Google’s Gemini : Busy person’s guide.
Gemini is Google’s answer to Open-ai’s gpt4 series. It is the best model of Google capable of multi-modality. It is built ground up for multimodality working fine across text , images , videos , audios and code. In many of the benchmarks across text , image , video and audio it has better numbers over GPT4.To be specific , in 30 out of 32 academic benchmarks , gemini – ultra exceeds the state of the art.It comes in three sizes
1) Gemini – Ultra : For higher complex tasks
2) Gemini – Pro : For wide range of tasks across.
3) Gemini – Nano : For on-device tasks
Let’s get straight to using gemini.
In the first cell , we are installing google-generativeai package and importing it.
In the next cell , we are creating gemini-pro model object and then in the following cell configuring the google api key.
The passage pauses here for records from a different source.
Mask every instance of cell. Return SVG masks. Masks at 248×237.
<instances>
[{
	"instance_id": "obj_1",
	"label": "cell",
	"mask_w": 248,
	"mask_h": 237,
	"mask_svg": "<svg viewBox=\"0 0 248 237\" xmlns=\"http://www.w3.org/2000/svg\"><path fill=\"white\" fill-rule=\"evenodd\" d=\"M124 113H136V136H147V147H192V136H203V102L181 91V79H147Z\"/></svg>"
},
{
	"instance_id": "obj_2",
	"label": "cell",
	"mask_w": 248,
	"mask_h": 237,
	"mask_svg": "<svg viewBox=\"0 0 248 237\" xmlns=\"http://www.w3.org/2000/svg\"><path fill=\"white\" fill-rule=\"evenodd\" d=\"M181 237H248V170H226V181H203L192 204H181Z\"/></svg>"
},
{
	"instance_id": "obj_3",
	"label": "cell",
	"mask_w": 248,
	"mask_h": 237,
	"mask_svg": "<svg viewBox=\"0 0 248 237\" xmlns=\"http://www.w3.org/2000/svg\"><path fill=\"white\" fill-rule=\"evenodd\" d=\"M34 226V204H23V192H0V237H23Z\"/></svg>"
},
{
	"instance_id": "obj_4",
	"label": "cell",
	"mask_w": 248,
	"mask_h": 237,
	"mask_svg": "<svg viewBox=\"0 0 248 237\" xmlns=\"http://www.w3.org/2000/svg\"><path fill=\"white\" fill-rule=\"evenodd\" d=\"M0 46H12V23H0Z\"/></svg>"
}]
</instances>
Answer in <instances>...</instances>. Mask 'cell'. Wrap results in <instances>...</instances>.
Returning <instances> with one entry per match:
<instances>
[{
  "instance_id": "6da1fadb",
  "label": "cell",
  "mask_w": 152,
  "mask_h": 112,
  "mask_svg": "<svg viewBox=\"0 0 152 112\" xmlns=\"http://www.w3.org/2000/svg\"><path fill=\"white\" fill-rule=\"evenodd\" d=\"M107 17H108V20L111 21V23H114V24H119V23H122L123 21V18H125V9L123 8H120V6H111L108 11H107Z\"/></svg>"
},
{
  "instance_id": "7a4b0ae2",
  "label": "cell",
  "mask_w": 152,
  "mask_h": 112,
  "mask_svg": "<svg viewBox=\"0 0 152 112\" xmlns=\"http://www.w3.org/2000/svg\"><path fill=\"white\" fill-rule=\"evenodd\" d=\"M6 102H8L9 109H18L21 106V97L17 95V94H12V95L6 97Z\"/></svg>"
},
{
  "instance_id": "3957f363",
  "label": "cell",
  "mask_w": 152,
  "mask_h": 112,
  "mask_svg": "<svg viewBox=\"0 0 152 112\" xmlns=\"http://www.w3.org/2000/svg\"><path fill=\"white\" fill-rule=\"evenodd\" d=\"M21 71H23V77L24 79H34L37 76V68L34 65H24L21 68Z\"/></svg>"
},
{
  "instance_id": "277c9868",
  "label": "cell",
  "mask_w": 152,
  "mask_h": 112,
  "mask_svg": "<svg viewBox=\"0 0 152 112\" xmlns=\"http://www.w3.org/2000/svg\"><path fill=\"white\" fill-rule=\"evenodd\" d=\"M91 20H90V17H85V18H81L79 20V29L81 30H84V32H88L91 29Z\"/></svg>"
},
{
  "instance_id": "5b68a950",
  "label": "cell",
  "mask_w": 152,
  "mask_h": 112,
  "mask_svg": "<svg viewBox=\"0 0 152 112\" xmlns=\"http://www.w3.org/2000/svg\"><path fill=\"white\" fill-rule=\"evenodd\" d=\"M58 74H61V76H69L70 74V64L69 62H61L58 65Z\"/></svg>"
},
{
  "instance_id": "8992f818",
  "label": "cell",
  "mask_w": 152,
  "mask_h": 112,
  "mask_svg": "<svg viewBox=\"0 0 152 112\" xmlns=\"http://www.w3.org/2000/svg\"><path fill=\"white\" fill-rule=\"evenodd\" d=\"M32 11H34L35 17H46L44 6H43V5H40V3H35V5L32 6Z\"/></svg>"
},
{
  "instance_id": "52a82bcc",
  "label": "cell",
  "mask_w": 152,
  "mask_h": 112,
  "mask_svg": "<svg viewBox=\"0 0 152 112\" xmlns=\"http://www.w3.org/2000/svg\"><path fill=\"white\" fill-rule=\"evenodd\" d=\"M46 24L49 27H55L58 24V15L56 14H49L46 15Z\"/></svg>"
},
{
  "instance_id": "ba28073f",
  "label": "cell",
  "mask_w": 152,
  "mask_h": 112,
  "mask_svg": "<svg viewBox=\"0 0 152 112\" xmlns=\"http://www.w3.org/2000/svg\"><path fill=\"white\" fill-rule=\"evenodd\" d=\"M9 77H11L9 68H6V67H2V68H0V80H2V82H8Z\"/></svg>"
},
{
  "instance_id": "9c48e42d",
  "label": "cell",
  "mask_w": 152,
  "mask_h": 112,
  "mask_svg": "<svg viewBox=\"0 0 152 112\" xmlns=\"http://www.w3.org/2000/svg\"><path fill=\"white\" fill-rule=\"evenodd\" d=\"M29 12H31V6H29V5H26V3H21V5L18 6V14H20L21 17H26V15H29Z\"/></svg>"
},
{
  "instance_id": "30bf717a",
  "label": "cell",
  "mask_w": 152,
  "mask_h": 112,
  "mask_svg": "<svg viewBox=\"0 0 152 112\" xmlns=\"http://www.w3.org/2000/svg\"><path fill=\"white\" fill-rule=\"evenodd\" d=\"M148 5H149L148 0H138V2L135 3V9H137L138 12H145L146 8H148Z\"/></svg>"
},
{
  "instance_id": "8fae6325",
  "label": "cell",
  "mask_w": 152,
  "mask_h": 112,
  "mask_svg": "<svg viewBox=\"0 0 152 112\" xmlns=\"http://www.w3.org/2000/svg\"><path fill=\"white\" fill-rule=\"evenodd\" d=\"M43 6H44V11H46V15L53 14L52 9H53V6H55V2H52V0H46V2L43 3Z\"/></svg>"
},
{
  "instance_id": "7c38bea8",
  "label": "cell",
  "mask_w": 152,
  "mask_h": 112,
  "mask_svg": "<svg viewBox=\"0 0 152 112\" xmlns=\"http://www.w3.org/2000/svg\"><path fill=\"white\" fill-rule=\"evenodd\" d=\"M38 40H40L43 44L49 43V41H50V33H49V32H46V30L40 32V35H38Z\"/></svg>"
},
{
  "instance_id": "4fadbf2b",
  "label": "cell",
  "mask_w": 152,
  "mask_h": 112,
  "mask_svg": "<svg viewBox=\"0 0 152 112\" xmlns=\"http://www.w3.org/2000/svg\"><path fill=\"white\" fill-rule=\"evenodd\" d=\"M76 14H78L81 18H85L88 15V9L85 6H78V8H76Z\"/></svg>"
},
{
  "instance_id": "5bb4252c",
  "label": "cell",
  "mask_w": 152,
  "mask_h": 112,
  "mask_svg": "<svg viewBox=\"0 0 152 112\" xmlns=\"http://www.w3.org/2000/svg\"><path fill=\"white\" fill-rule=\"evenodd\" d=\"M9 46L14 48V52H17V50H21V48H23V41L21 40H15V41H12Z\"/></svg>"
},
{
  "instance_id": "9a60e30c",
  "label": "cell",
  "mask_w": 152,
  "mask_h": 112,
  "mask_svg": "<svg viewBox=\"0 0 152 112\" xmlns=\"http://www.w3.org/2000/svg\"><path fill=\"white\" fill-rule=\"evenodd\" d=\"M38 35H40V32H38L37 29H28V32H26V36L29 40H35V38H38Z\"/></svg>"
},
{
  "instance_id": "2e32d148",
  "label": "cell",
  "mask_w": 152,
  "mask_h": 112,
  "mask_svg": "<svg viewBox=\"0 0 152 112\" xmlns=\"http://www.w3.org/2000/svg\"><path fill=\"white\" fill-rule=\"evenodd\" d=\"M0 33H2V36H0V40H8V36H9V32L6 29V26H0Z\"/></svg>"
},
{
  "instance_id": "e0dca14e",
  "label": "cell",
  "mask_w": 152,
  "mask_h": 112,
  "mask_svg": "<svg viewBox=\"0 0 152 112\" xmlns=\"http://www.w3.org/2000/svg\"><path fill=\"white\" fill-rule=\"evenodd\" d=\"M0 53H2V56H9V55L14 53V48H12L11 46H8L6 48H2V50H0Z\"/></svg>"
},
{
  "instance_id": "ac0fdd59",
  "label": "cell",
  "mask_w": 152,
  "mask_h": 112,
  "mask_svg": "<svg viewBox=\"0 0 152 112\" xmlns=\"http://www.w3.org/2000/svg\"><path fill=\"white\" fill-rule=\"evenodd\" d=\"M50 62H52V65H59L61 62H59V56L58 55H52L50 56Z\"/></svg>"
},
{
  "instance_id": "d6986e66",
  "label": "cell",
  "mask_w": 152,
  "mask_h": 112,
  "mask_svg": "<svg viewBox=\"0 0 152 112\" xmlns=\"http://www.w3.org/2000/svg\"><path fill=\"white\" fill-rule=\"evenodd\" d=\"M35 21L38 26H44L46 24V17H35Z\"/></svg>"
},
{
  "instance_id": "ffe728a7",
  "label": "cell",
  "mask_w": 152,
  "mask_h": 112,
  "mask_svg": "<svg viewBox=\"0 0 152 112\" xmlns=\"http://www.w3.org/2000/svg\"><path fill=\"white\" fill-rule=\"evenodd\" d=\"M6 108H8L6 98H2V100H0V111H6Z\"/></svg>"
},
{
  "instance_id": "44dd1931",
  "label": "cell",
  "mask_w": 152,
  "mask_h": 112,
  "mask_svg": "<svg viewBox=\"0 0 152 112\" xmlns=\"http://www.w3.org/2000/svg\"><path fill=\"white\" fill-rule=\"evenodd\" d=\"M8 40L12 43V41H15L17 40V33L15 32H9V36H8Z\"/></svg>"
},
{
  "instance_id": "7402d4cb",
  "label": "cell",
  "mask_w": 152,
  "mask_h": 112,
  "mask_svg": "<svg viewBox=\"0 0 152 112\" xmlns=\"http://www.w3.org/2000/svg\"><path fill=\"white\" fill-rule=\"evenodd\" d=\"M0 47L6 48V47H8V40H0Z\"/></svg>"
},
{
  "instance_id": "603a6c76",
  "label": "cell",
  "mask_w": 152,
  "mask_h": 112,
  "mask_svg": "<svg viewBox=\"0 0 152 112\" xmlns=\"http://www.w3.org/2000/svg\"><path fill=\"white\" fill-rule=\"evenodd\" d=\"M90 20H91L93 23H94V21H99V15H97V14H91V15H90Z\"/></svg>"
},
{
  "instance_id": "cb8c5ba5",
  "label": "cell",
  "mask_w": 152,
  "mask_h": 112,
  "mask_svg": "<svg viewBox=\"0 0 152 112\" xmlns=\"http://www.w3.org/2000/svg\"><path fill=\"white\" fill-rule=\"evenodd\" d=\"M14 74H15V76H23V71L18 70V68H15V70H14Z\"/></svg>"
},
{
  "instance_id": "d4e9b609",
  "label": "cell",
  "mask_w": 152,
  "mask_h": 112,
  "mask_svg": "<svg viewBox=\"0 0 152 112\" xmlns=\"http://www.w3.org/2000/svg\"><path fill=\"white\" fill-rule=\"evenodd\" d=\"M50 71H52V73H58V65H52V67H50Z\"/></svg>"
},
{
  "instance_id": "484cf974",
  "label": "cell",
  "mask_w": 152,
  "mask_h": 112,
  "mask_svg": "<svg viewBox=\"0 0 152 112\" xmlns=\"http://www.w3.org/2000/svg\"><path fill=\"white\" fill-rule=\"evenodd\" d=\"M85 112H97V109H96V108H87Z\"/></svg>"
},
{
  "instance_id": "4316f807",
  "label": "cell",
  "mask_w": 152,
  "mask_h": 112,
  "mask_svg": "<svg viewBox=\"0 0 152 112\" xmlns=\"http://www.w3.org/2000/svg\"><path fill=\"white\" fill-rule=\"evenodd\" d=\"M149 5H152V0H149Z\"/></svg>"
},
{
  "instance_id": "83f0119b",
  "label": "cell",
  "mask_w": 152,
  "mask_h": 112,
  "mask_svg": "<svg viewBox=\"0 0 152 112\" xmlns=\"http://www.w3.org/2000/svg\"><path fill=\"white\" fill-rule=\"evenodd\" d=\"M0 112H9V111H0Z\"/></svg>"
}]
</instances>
We can get the key in the below link.
And then we can start interacting with the gemini-pro model , Here in example I asked him “What is the capital of India ? ” and it gave me a response New Delhi.
Now , let’s see using gemini-pro-vision model.
Here , we can see we are creating a gemini-pro-vision model object and then passing our prompt and image to the generate content function.Let’s see the image passed and it’s description generated.
Description generated for the image :
“The image shows Mount Rushmore, a famous mountain in South Dakota, USA. The mountain has the faces of four former US presidents carved into it: George Washington, Thomas Jefferson, Theodore Roosevelt, and Abraham Lincoln. The mountain is a popular tourist destination and is considered to be one of the most iconic landmarks in the United States.”
Quite good ha !!!
Hence , this was it for this blog. We quickly had a brief look at what google’s gemini is and then learned how to use it.